■ Ketentuan Latihan ■
[1] Menurut teks tentang tradisi mudik dan Idul Fitri, berapa persen masyarakat urban yang mampu digerakkan oleh mudik?
[2] Tuliskan ulang secara persis bagian teks tentang tradisi mudik dan Idul Fitri, mulai dari "Mudik dan Kearifan" dan berakhir pada "dalam momentum lebaran.".

■ Kutipan Terpilih ■

+---+

Saat
tenggelam matahari diufuk barat dan disambut dengan gema takbir berkumandang,
menandakan berakhirnya bulan Ramadhan diseluruh
penjuru dunia. Isyarat masuk hari raya Idul Fitri 1 Syawal 1433 H bagi ummat Islam.
Disambut dengan gempitanya suara riuh petasan dan tabuhan bedug yang turut
menghiasinya. Syawal yang dinanti kini telah tiba untuk dirayakan sebagai
kemenangan. Begitu pula tradisi yang kental pun juga melekat dari perayaan ini
berupa mudik dan sungkeman. Bahkan tidak sedikit dari yang merayakannya dengan
bergembira dan bahagia untuk membingkainya dalam partisipasi nan fitri dengan
sebutan lebaran.
Mudik dan Kearifan
Bagi
sebagian warga pasti sering melaksanakan tradisi mudik untuk mennyambut Idul
Fitri. Mudik merupakan kekuatan tersendiri karena mampu menggerakkan hampir 80
persen masyarakat urban. Semua berbondong-bondong melakukan tradisi mudik
menuju kampung halamannya. Mudik merupakan potret budaya khas lokal, bisa
dikatakan tradisi yang ajek terjadi. Ini tidak terjadi pada semua negara muslim,
keajekan mudik menjadi ciri khas bagi warga Indonesia khususnya di Jawa.
Makna
mudik dapat ditafsirkan sebagai upaya kembali ke markas asal sebagai wujud pernyataan kesetiaan dan solidaritas
kepada saudara di kampung. Ini menjadi kearifan bahwa mudik selain sebagai
tradisi tahunan juga menyiratkan
spirit berkumpul yang membuncah dalam momentum lebaran.

+---+

■ Informasi yang Ditampilkan ■
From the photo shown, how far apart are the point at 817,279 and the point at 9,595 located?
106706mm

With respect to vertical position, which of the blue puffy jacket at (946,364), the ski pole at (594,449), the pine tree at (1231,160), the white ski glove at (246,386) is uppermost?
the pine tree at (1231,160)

+---+

■ Hasil Latihan ■
[1] Hampir 80 persen masyarakat urban.

[2]
Mudik dan Kearifan
Bagi
sebagian warga pasti sering melaksanakan tradisi mudik untuk mennyambut Idul
Fitri. Mudik merupakan kekuatan tersendiri karena mampu menggerakkan hampir 80
persen masyarakat urban. Semua berbondong-bondong melakukan tradisi mudik
menuju kampung halamannya. Mudik merupakan potret budaya khas lokal, bisa
dikatakan tradisi yang ajek terjadi. Ini tidak terjadi pada semua negara muslim,
keajekan mudik menjadi ciri khas bagi warga Indonesia khususnya di Jawa.
Makna
mudik dapat ditafsirkan sebagai upaya kembali ke markas asal sebagai wujud pernyataan kesetiaan dan solidaritas
kepada saudara di kampung. Ini menjadi kearifan bahwa mudik selain sebagai
tradisi tahunan juga menyiratkan
spirit berkumpul yang membuncah dalam momentum lebaran.